Most users won’t be impacted by this change but if you were using ListingOptions directly
and relied on the default value of collect_stat being true, you will need to
explicitly set it to true in your code.
ListingOptions::new(Arc::new(ParquetFormat::default()))
.with_collect_stat(true)
// other options
Processing FieldRef instead of DataType for user defined functions#
In order to support metadata handling and extension types, user defined functions are
now switching to traits which use FieldRef rather than a DataType and nullability.
This gives a single interface to both of these parameters and additionally allows
access to metadata fields, which can be used for extension types.
To upgrade structs which implement ScalarUDFImpl, if you have implemented
return_type_from_args you need instead to implement return_field_from_args.
If your functions do not need to handle metadata, this should be straightforward
repackaging of the output data into a FieldRef. The name you specify on the
field is not important. It will be overwritten during planning. ReturnInfo
has been removed, so you will need to remove all references to it.
ScalarFunctionArgs now contains a field called arg_fields. You can use this
to access the metadata associated with the columnar values during invocation.
To upgrade user defined aggregate functions, there is now a function
return_field that will allow you to specify both metadata and nullability of
your function.
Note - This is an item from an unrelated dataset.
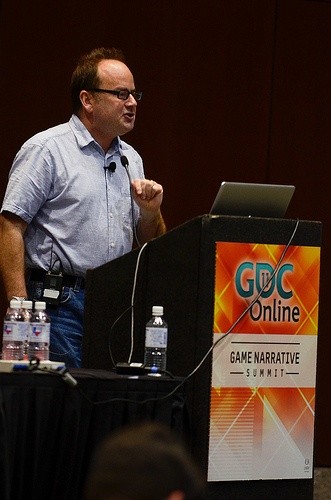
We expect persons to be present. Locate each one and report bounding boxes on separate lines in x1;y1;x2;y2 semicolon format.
86;424;207;500
0;46;169;373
You are not required to implement this if you do not need to
handle metadata.
The largest change to aggregate functions happens in the accumulator arguments.
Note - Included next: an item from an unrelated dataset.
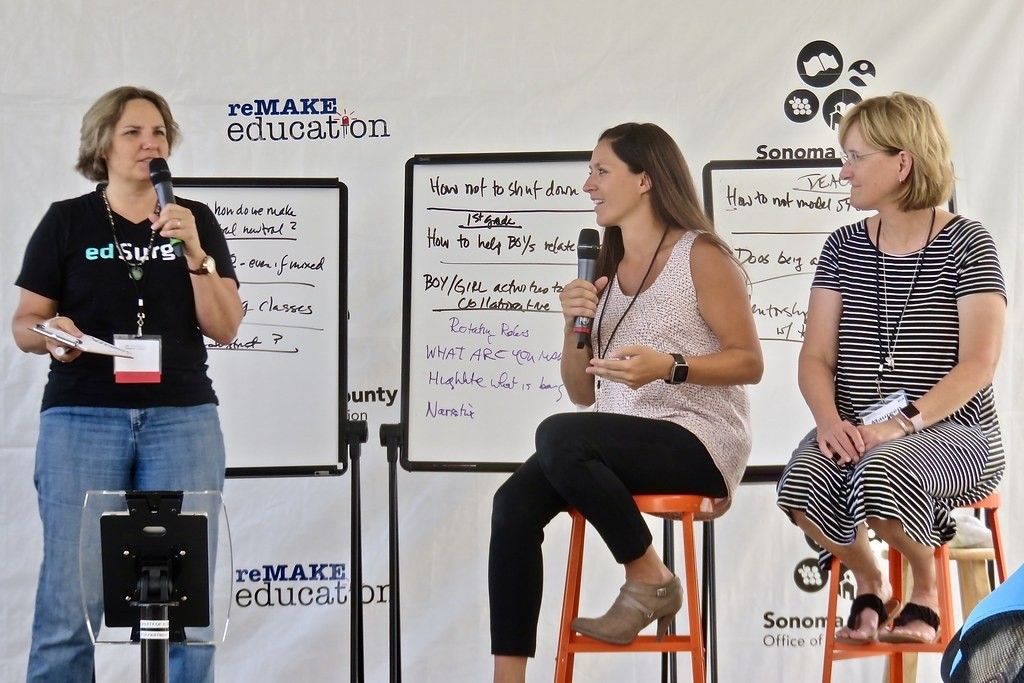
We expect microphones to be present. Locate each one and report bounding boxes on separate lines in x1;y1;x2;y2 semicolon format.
150;158;183;258
574;228;600;349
Both the AccumulatorArgs and StateFieldsArgs now contain FieldRef rather
than DataType.
To upgrade window functions, ExpressionArgs now contains input fields instead
of input data types. When setting these fields, the name of the field is
not important since this gets overwritten during the planning stage. All you
should need to do is wrap your existing data types in fields with nullability
set depending on your use case.
Physical Expression return Field#
To support the changes to user defined functions processing metadata, the
PhysicalExpr trait, which now must specify a return Field based on the input
schema. To upgrade structs which implement PhysicalExpr you need to implement
the return_field function. There are numerous examples in the physical-expr
crate.
FileFormat::supports_filters_pushdown replaced with FileSource::try_pushdown_filters#
To support more general filter pushdown, the FileFormat::supports_filters_pushdown was replaced with
FileSource::try_pushdown_filters.
If you implemented a custom FileFormat that uses a custom FileSource you will need to implement
FileSource::try_pushdown_filters.
See ParquetSource::try_pushdown_filters for an example of how to implement this.
FileFormat::supports_filters_pushdown has been removed.
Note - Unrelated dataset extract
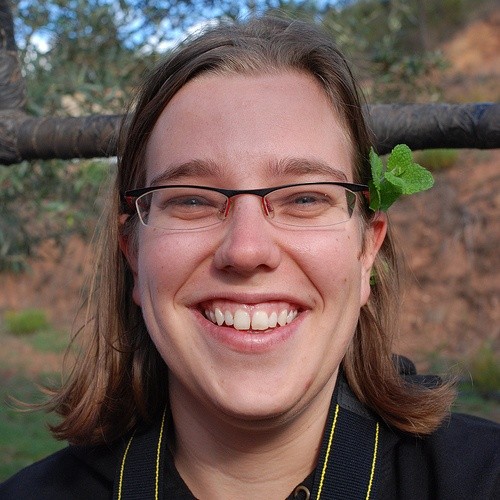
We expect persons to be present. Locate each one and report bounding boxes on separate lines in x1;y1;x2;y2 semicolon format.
1;10;500;500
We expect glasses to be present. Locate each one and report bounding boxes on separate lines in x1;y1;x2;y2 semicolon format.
123;182;372;229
ParquetExec, AvroExec, CsvExec, JsonExec Removed#
ParquetExec, AvroExec, CsvExec, and JsonExec were deprecated in
DataFusion 46 and are removed in DataFusion 48. This is sooner than the normal
process described in the API Deprecation Guidelines because all the tests
cover the new DataSourceExec rather than the older structures. As we evolve
DataSource, the old structures began to show signs of “bit rotting” (not
working but no one knows due to lack of test coverage).
PartitionedFile added as an argument to the FileOpener trait#
This is necessary to properly fix filter pushdown for filters that combine partition
columns and file columns (e.g. day = username['dob']).
If you implemented a custom FileOpener you will need to add the PartitionedFile argument
but are not required to use it in any way.